=== Task statement ===
Retype exactly what runs from the first line of the data to the line with "Meat, seafood and", keeping both of those lines and skipping pictures.

[Caption-style text data]
Content starts
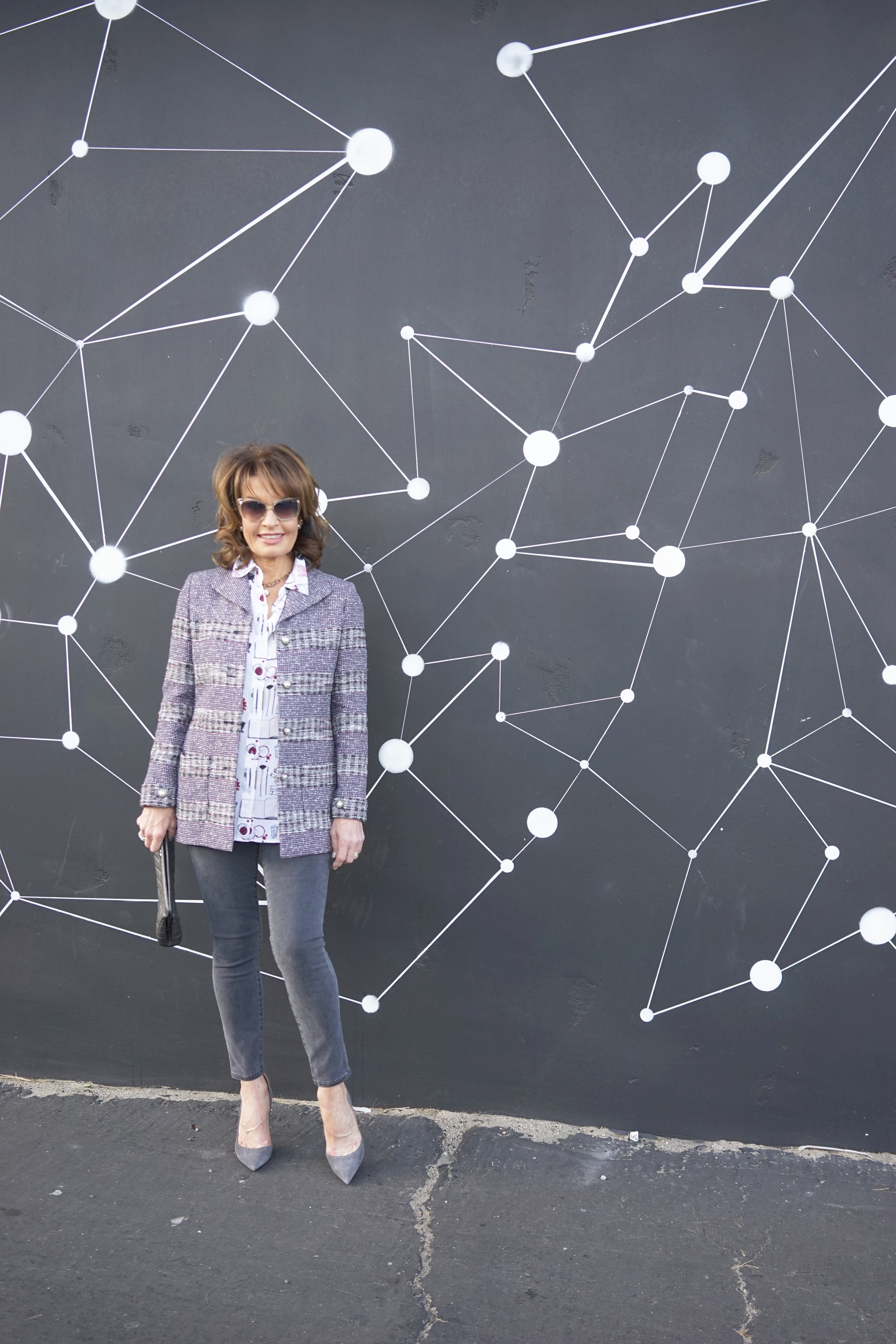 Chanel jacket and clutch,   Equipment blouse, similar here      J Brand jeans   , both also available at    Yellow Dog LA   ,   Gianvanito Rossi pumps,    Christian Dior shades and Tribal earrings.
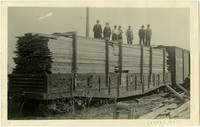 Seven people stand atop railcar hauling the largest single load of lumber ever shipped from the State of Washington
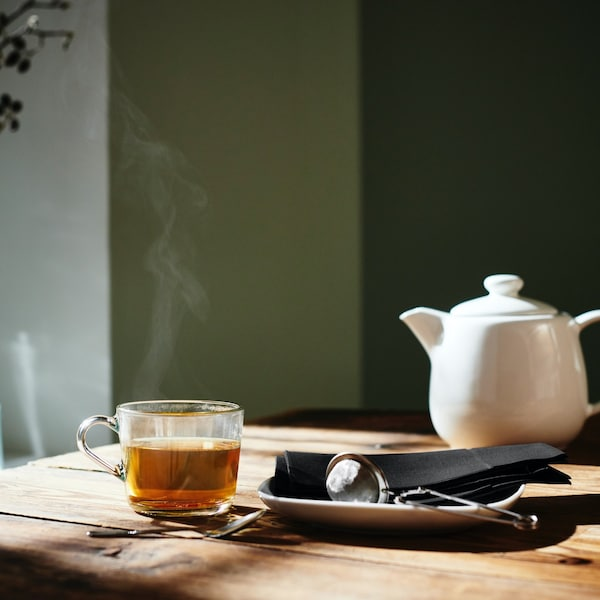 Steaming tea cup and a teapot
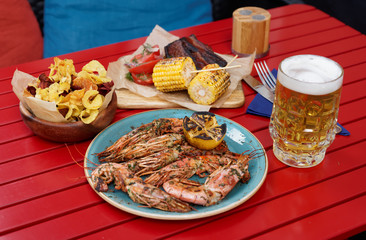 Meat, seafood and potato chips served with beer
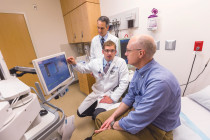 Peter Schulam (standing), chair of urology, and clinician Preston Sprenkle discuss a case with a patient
Content ends
=== Solution to the problem ===
 Chanel jacket and clutch,   Equipment blouse, similar here      J Brand jeans   , both also available at    Yellow Dog LA   ,   Gianvanito Rossi pumps,    Christian Dior shades and Tribal earrings.
 Seven people stand atop railcar hauling the largest single load of lumber ever shipped from the State of Washington
 Steaming tea cup and a teapot
 Meat, seafood and potato chips served with beer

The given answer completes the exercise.